The electron in a helium ion moves from a Bohr's orbit whose principal quantum number is 4 to another whose quantum number is 6.calculate the energy of transition in this process.
E = 2.18E-18*Z^2(1/16 - 1/36)
Note this goes from 4 to 6 so energy must be absorbed.
To calculate the energy of the transition, we need to use the equation:
ΔE = E_final - E_initial
where ΔE is the energy of the transition, E_final is the energy of the final state, and E_initial is the energy of the initial state.
In atomic physics, the energy of an electron in a hydrogen-like ion (such as helium) can be calculated using the following equation:
E_n = -13.6 eV / n^2
where E_n is the energy of the electron in the nth energy level (orbit) and n is the principal quantum number.

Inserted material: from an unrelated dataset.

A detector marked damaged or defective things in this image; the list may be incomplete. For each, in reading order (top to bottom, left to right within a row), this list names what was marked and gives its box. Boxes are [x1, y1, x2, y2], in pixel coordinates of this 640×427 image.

Given that the electron moves from an orbit with n = 4 (initial state) to an orbit with n = 6 (final state), we can substitute these values into the equation:
E_final = -13.6 eV / (6^2)
E_initial = -13.6 eV / (4^2)
E_final = -13.6 eV / 36
E_initial = -13.6 eV / 16
Now we can calculate the energy of the transition:
ΔE = E_final - E_initial
ΔE = (-13.6 eV / 36) - (-13.6 eV / 16)
ΔE = -13.6 eV * (1/36 - 1/16)
Simplifying the equation:
ΔE = -13.6 eV * (4 - 9)/(36 * 16)
ΔE = -13.6 eV * (-5/576)
ΔE = (13.6 * 5) / 576 eV
ΔE = 0.118 eV (rounded to three decimal places)
Therefore, the energy of the transition in this process is approximately 0.118 electron volts (eV).